Zasugerowałem naszemu nowemu dyrektorowi technicznemu, abyśmy zainstalowali VNC na tym serwerze, aby moje życie było o wiele łatwiejsze (w rzeczywistości miał on zainstalowany VNC przed jego zatrudnieniem, a następnie go odinstalował). Odpowiedział jednak następującym komentarzem:
Wolałbym nie uruchamiać X lub VNC na serwerze, jeśli możemy sobie z tym poradzić. W końcu jest to serwer.

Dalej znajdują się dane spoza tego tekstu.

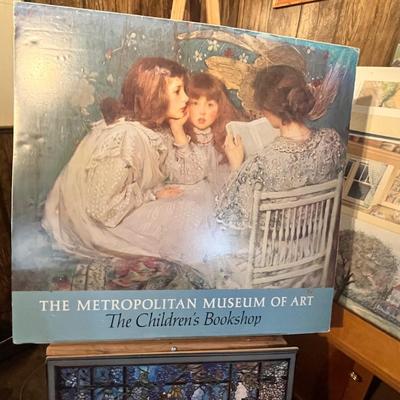 Lot 130 Museum Prints
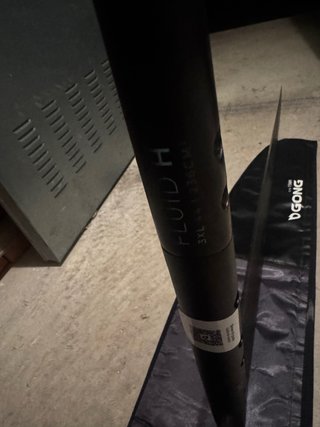 GONG Foil V3 Syrius XXL + Stab Fluid 3XL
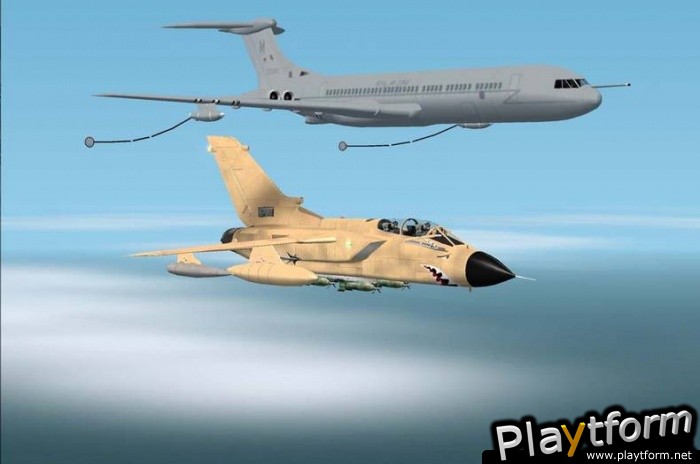 RAF Tornado (PC)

Naprawdę nie rozumiem tej logiki. Nie jest podłączony do monitora; jedyny dostęp do niego za pośrednictwem SSH. Czy jest jakiś cudowny minus posiadania dostępu VNC do serwera, którego nie jestem świadomy?
Oczywiście otwierasz kolejny port dla atakującego; odpierające: jesteśmy za dwiema zaporami uniwersyteckimi (główna zapora sieciowa uniwersytetu, a także specjalna zapora specjalna naszej podsieci). VNC byłoby możliwe tylko w naszej podsieci, więc nie rozumiem, dlaczego byłby to problem inny niż „to inny pakiet do utrzymania”, a apt
menedżer pakietów Ubuntu stał się problemem.
Jakie są wady instalacji VNC na serwerze?
Edycja : to nie jest tylko serwer WWW. Obsługuje wiele innych aplikacji. Nie jestem pewien, czy to robi różnicę.